Sunday, August 17, 2014

a week in the life of misfit

It has been a great week.

Notably because I was accepting myself as a misfit.  Really.

The previous week was disastrous, and when I went searching for reasons, I found out that I was not accepting the misfit in me.  In other words, I was repressing the misfit instead of allowing it to reveal itself in my everyday experiences, especially the ones shared with other people, familiar or not.

So just before the week started, I decided to consciously hand over more control to the misfit.  More precisely, it was about handing over more control of my operations to the misfit.  If I found myself feeling any resistance to the tasks that I had to perform for an operation tasks that were born out of my own imagination , I would simply tell myself, "But you are a misfit.  What you have to do does not fit.  It is not usual.  That is the very definition of misfit.  That is what a misfit does.  To do otherwise would be to fit in.  Besides, you know very well what happens when you do not accept the misfit."  And then, with that clarity in the mind, the resistance would start to dissipate.  The misfit would suddenly become more empowered and would end up completing the task.  And all would be well.  In fact, very well.  With the resistance a thing of the past, all that was left to feel was joy.  That is until the next operation came around.

Since there is usually a few ways to fit and numerous ways to not fit, I prefer being a misfit who can select carefully from the multitude of opportunities available.  This involves leaving out ways of being a misfit that provide little value.  For example, it "fits" to cross the road by walking forward when the pedestrian light is green, and sometimes even when it is red.  On the other hand, it does not fit to cross by walking backward when the same light is red.  But that is something a misfit could do.  Now is there value in doing that?  Perhaps yes, if it is linked to the risk of avoidable injury.  But I doubt that most people find value in that.  It seems to me that most people want to be alive or, better yet, comfortable.  So I think that it is generally best that those of us who choose to not fit do something of value.  And according to Simon Sinek, the standard of what constitutes doing something of value is our own.

Often, I try to add value as a misfit by demonstrating different ways in which we can connect with the people around us.  So this past week, I set out to do just that.

Whereas the majority of people in the Paris metro do not (yet) greet a nearby stranger, I said "Bonjour!" to someone in the metro upon entering and "Bonne journée !" when either I or the person was getting off, regardless of what time of the day it was.  I was not always successful, but there is always next week.
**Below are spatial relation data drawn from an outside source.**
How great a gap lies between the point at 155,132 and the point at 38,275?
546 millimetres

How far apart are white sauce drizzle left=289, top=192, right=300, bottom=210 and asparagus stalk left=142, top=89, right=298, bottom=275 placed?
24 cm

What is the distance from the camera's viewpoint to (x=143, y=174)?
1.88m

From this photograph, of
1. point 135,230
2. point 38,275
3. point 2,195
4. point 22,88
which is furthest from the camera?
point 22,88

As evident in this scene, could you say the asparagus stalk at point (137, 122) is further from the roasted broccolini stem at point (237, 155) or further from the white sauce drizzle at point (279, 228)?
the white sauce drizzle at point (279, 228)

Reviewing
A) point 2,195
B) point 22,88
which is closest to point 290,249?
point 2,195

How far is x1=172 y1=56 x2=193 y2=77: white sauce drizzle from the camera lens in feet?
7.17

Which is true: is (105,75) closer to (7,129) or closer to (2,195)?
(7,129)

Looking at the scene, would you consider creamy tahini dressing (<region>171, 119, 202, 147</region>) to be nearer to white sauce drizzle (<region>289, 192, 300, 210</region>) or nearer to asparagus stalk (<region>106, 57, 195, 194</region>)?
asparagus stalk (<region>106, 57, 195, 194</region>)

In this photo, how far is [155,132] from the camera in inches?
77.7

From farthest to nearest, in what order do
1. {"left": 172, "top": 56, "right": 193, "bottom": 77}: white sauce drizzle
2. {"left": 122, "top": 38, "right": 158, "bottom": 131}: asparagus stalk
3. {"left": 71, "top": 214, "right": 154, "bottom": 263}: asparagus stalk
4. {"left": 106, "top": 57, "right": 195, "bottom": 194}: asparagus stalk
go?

Whereas the majority of people where I work do not (yet) greet members of other teams sharing the open space with them, I went to go say hello to each person in the area in the late afternoon on Wednesday.  On some occasions, the interaction went beyond the initial hello.

Whereas the majority of people go to the supermarket to buy groceries, I showed up at one of the largest ones in my neighborhood in the early afternoon on Saturday to ask the staff for permission to stand inside by the entrance, just to say "Bonjour !" to shoppers as they arrived.  The cashier who I was speaking with was unsure about what decision to make, repeating that it was company policy that any activity involving solicitations take place outside the store.  While we waited (unsuccessfully) for the manager to come deliver a more definite answer, I tried to reassure her that that it was just an idea that had popped into my head and that I was interested in exploring.  She at least let out a smile when I told her that I tended to have ideas like that one.

These are all but a few examples of things that someone who sees himself as a misfit could do.  And I believe that they provide value.  To myself, and perhaps to some like-minded misfit out there.

In some way, being a misfit affords greater liberty than being someone who fits.  Just because there are much more ways to not fit than to fit.  It is like trying to fill a square hole when you have 100 pegs of distinct shapes.  Only a square peg will fit perfectly into a square hole.  The rest, including the rectangular peg, the triangular peg, and the round peg, will not fit.  As people that are looking to not fit, we are free to choose among the 99 pegs.  Now wouldn't it be great if we added value with the choice that we made?

Only when we paint the thing that doesn't fit bright red does it become a thing of beauty.